Apologies, I haven't been following this very closely, and I still don't have too much time on my hands right now.

Here's my 2c

contrib had become a place to put "fragile" projects that mixed C and python interfaces

It's also (if history is anything to go by), the place where code goes to die, because no one looks after it; the same too for pycontrib.

Open a new fontforge/contributions repo for this stuff and give all contributors edit permissions on it.

Out of the three options presented, I like this one the best.

The problem is, as always, #3663

I don't think so, I think that's conflating this issue. As to the whole Tk vs. GTK (vs Qt?) argument, I don't see that as being a problem; correct me if I'm wrong but given the existing limitations on how the GUI can be influenced through scripting, it's unlikely that whatever will be done in the future will cause any pre-existing functionality that uses some other toolkit to break. If it's looking like it will, well there's nothing preventing re-evaluating at that stage.

. We need to be able to install real python-y files in addition to our C-API modules

At a guess I'd think this would be a breaking change.

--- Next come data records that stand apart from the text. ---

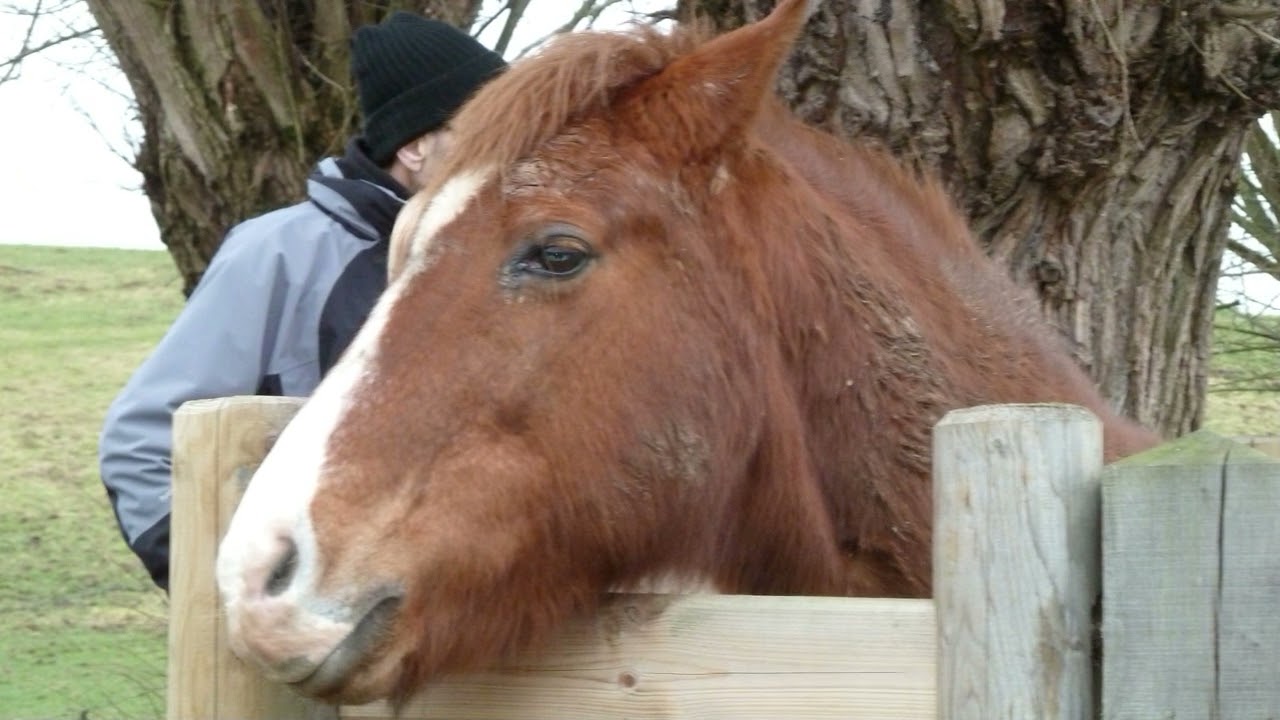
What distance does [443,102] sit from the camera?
11.1 ft

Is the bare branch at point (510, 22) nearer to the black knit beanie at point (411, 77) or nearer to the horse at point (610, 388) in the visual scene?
the black knit beanie at point (411, 77)

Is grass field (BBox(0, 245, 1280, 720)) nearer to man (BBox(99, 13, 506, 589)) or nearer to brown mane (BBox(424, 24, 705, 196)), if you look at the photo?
man (BBox(99, 13, 506, 589))

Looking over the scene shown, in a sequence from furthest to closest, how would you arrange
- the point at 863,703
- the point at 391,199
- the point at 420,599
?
the point at 391,199, the point at 420,599, the point at 863,703

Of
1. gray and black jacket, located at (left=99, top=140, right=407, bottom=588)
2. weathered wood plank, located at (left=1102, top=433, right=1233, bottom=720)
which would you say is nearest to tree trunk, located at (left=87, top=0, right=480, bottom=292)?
gray and black jacket, located at (left=99, top=140, right=407, bottom=588)

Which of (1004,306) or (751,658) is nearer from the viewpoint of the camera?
(751,658)

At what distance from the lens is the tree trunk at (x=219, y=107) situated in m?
5.55

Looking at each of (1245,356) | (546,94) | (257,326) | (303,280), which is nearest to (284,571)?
(546,94)

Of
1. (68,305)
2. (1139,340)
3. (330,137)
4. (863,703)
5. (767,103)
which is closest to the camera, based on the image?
(863,703)

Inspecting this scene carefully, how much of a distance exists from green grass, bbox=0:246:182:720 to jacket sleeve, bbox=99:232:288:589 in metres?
2.79

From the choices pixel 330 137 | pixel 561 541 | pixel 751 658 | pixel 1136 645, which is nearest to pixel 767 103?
pixel 561 541

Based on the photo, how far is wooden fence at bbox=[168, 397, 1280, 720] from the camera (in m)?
1.71

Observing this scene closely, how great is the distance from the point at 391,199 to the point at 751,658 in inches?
66.9

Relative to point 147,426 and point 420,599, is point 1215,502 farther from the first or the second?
point 147,426

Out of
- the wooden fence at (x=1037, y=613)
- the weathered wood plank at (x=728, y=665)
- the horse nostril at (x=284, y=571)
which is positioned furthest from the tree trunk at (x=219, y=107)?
the wooden fence at (x=1037, y=613)
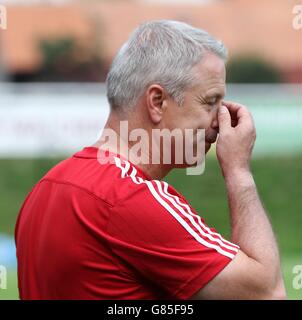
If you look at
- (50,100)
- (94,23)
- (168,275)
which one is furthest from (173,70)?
(94,23)

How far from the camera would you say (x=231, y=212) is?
2994 millimetres

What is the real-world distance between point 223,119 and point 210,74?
7.1 inches

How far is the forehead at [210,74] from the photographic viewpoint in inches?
121

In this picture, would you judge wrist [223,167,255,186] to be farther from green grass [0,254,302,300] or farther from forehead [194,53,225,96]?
green grass [0,254,302,300]

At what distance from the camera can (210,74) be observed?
3078mm


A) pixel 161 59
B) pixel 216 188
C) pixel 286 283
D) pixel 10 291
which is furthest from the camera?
pixel 216 188

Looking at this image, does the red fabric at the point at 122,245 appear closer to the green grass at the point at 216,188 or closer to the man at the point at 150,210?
the man at the point at 150,210

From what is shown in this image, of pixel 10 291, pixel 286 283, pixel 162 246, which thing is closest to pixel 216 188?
pixel 286 283

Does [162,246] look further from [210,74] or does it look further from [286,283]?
[286,283]

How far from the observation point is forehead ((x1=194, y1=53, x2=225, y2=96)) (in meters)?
3.07

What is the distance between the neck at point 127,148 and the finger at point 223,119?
0.25 meters

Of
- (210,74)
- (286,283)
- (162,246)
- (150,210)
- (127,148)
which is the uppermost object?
(210,74)

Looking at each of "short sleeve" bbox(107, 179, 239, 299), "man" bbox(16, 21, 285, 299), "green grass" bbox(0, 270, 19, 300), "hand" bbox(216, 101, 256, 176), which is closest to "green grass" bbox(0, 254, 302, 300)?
"green grass" bbox(0, 270, 19, 300)

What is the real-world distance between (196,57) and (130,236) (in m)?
0.69
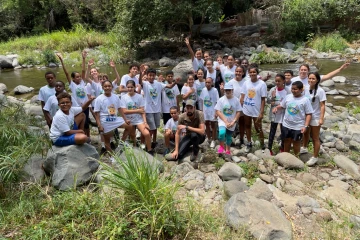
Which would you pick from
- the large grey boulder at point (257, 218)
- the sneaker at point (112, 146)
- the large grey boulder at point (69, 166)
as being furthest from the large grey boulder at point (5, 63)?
the large grey boulder at point (257, 218)

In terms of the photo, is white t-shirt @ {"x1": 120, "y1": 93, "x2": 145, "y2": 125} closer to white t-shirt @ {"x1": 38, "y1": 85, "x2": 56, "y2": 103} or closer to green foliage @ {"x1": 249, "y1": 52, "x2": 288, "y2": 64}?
white t-shirt @ {"x1": 38, "y1": 85, "x2": 56, "y2": 103}

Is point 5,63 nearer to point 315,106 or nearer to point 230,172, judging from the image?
point 230,172

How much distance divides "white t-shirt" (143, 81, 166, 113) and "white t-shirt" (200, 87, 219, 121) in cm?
91

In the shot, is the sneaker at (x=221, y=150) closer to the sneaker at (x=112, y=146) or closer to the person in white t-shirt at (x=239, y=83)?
the person in white t-shirt at (x=239, y=83)

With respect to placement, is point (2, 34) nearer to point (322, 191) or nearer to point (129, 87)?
point (129, 87)

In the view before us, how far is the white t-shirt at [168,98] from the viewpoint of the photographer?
20.2ft

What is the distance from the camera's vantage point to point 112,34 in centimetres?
2019

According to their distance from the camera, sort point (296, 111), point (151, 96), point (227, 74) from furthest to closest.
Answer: point (227, 74) → point (151, 96) → point (296, 111)

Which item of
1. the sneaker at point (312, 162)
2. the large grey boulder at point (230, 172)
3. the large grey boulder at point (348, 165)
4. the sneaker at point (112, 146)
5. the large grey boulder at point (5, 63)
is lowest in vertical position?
the large grey boulder at point (348, 165)

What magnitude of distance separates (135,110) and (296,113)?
113 inches

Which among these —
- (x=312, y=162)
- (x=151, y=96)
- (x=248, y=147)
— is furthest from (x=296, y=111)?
(x=151, y=96)

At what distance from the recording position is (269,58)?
51.1 ft

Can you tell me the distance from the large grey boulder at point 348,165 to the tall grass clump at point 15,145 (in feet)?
16.1

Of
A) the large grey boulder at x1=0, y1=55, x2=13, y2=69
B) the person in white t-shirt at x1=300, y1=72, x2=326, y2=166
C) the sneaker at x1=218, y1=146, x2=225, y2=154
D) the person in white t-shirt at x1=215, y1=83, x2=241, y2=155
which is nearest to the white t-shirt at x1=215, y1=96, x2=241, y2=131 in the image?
the person in white t-shirt at x1=215, y1=83, x2=241, y2=155
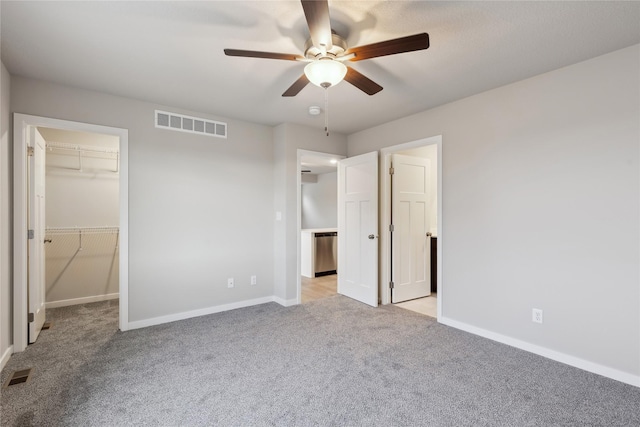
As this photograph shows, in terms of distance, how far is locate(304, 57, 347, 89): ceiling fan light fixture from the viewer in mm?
1918

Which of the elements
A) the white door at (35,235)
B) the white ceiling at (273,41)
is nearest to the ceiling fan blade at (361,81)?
the white ceiling at (273,41)

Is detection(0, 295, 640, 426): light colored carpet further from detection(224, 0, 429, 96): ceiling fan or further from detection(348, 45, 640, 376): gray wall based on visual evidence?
detection(224, 0, 429, 96): ceiling fan

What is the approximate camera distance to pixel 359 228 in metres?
4.38

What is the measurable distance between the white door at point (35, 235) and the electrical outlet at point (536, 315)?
4.64 metres

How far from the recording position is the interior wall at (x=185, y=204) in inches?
124

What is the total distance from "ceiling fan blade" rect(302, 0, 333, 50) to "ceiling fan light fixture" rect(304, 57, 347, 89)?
0.32 feet

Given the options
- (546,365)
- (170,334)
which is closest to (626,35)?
(546,365)

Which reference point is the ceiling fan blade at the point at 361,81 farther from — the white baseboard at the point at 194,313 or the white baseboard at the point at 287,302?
the white baseboard at the point at 194,313

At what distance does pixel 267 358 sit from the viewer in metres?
2.62

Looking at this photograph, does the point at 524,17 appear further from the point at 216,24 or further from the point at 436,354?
the point at 436,354

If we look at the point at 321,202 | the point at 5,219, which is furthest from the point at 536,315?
the point at 321,202

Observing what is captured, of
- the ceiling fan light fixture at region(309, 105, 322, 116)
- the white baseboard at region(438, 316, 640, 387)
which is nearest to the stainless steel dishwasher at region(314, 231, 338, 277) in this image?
the ceiling fan light fixture at region(309, 105, 322, 116)

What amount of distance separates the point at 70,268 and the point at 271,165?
3.06 meters

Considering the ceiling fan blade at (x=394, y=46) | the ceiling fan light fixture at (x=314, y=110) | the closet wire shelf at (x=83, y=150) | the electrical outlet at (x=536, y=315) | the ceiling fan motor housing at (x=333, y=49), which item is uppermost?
the ceiling fan light fixture at (x=314, y=110)
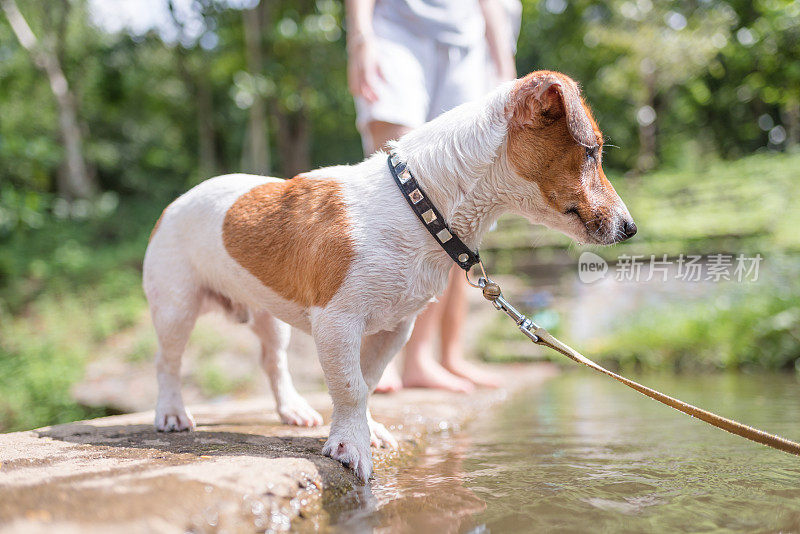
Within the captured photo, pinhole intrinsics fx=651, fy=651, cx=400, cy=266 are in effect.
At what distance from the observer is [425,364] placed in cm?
360

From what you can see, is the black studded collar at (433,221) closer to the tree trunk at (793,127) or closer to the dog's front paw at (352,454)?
the dog's front paw at (352,454)

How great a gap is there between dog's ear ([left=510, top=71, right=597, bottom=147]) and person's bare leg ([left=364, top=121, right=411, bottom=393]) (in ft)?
4.01

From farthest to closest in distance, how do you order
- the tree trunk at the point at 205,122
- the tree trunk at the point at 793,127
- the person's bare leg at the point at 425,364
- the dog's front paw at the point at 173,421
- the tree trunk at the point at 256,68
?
the tree trunk at the point at 793,127 < the tree trunk at the point at 205,122 < the tree trunk at the point at 256,68 < the person's bare leg at the point at 425,364 < the dog's front paw at the point at 173,421

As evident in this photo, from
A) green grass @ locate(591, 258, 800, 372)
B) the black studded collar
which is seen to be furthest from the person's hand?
green grass @ locate(591, 258, 800, 372)

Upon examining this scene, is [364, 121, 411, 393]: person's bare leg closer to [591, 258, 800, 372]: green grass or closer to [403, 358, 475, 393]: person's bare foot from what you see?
[403, 358, 475, 393]: person's bare foot

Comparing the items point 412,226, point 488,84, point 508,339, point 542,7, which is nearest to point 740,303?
point 508,339

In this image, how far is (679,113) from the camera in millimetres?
26828

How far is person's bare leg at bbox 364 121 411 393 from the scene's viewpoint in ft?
10.1

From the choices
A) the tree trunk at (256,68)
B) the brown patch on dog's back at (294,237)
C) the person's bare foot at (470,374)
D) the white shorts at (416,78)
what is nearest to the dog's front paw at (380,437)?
the brown patch on dog's back at (294,237)

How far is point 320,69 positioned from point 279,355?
11.4 metres

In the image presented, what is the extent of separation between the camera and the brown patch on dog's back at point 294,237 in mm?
1896

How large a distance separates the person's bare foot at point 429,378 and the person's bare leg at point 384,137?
0.17 metres

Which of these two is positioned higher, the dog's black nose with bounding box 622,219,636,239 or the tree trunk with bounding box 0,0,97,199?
the tree trunk with bounding box 0,0,97,199

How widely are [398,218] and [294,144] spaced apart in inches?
606
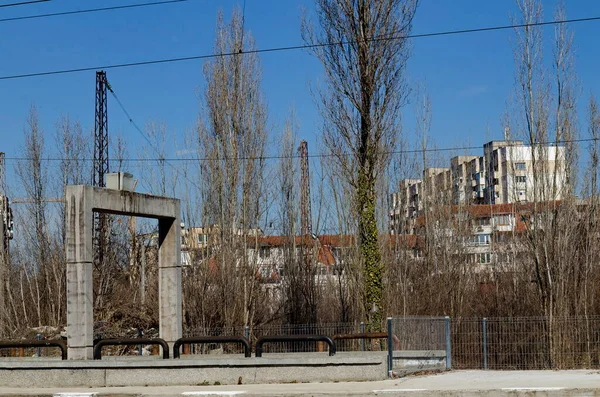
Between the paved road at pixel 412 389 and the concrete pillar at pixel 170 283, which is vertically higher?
the concrete pillar at pixel 170 283

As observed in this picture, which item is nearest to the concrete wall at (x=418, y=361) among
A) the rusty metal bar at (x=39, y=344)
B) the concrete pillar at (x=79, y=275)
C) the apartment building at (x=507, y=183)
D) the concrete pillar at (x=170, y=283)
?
the concrete pillar at (x=170, y=283)

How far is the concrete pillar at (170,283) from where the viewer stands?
2030 cm

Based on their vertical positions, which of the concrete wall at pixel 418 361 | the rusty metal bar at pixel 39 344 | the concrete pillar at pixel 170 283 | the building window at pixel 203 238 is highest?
the building window at pixel 203 238

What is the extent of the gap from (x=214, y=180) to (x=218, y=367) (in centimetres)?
1966

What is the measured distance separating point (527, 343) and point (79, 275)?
15.0 meters

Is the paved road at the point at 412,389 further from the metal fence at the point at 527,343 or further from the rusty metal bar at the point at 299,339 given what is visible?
the metal fence at the point at 527,343

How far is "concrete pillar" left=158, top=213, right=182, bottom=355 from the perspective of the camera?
799 inches

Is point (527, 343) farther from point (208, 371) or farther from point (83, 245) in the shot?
point (83, 245)

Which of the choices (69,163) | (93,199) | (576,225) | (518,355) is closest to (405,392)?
(93,199)

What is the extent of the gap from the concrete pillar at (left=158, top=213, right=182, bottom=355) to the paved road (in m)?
4.23

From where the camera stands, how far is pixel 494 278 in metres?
43.1

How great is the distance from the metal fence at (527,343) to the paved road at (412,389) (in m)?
6.54

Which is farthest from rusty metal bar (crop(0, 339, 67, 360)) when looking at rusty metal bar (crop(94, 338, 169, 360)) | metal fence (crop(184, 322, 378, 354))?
metal fence (crop(184, 322, 378, 354))

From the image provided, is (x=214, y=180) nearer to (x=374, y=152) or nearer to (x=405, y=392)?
(x=374, y=152)
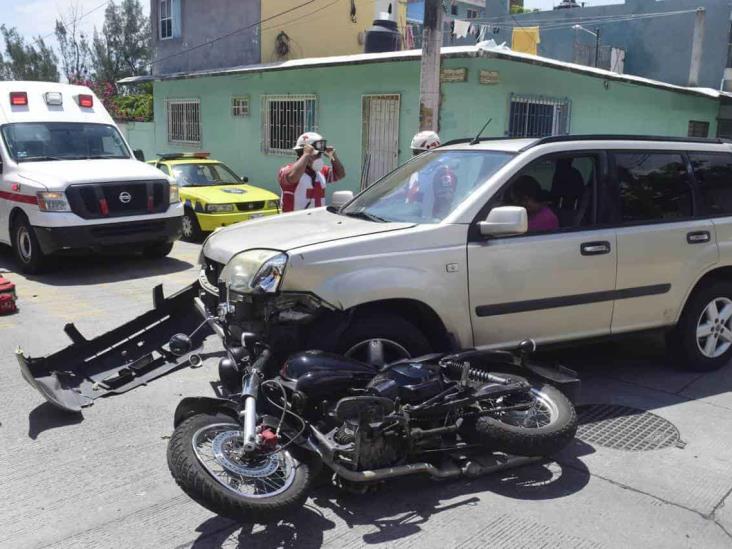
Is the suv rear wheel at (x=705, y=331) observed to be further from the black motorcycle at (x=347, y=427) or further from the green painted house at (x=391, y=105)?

I've thought about this before; basically we'd need to install a package like:

site-packages/fontforge/__init__.py # could potentially pull in the C modules by default or somehting
site-packages/fontforge/fontforge.pyd
site-packages/fontforge/psMat.pyd
site-packages/fontforge/other_garbage.py

But I don't know how we'd do that and retain backwards compatibility.

. On Windows for example the Python FontForge uses is the one we bundle, right? So are we going to start bundling pip as well?

We bundle a whole Python distribution, same as the mac bundle. It already has pip installed, iirc, although it's not that usable because we ship the msys2/mingw-w64 Python, which means there aren't binary wheels for things like numpy/pandas.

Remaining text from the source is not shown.